_TAREFAS A REALIZAR_.
1 > Transcreva novamente o trecho do excerto sobre as eleições britânicas desde "No passado dia" até "chamado Theresa May.", trocando "revolução" por "mudança".
2 > Traduza para inglês a frase "Não é uma revolução estridente, à francesa.", retirada do excerto sobre as eleições britânicas.
----- EXCERTO SELECIONADO -----
Autor: Teresa Morais

No passado dia 8 de Junho, a revolução aconteceu. Num país que nunca tinha rondado a esquerda para além de Blair, o esquerdista, altamente criticado Corbyn, saudosista de tempos mais… “aguerridos”, eleito pelo lóbi dos sindicatos, consegue uma votação histórica numa Inglaterra sedenta de líderes e de ideias. Corbyn não as tem. Não tem ideias nem tem carisma, mas aproveitou a mudança de paradigma e o desastre tecnocrata, de tiques autoritários, chamado Theresa May.

Uso a palavra revolução com consciência de que, à superfície, tudo isto parece ser só mais um falhanço das sondagens, um resultado surpreendente que, não obstante, termina com a vitória dos conservadores. Em minha opinião, este resultado é muito mais do que isso. Não é uma revolução estridente, à francesa. Os Ingleses sempre abominaram esse “nuisance” chamado agitação de massas. Mas, de mansinho, sem aviso, esta eleição traduz-se no fim do partidarismo rígido de antigamente, com suas clivagens e intransigências ideológicas. É um acordar das gerações mais novas, é um basta ao backbench conservador, que não debate, que não se actualiza, que está radiante com uma líder tecnocrata sem carisma, sem capacidade política e sem a mínima noção da realidade social britânica.
----- MATERIAL DE BASE -----
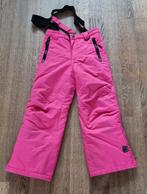 Roze meisjes skibroek mt 122-128, Overige merken, Gebruikt, Kleding, Skiën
-----
_RESPOSTAS POR TAREFA_.
1 >
No passado dia 8 de Junho, a mudança aconteceu. Num país que nunca tinha rondado a esquerda para além de Blair, o esquerdista, altamente criticado Corbyn, saudosista de tempos mais… “aguerridos”, eleito pelo lóbi dos sindicatos, consegue uma votação histórica numa Inglaterra sedenta de líderes e de ideias. Corbyn não as tem. Não tem ideias nem tem carisma, mas aproveitou a mudança de paradigma e o desastre tecnocrata, de tiques autoritários, chamado Theresa May.

2 > It is not a strident, French-style revolution.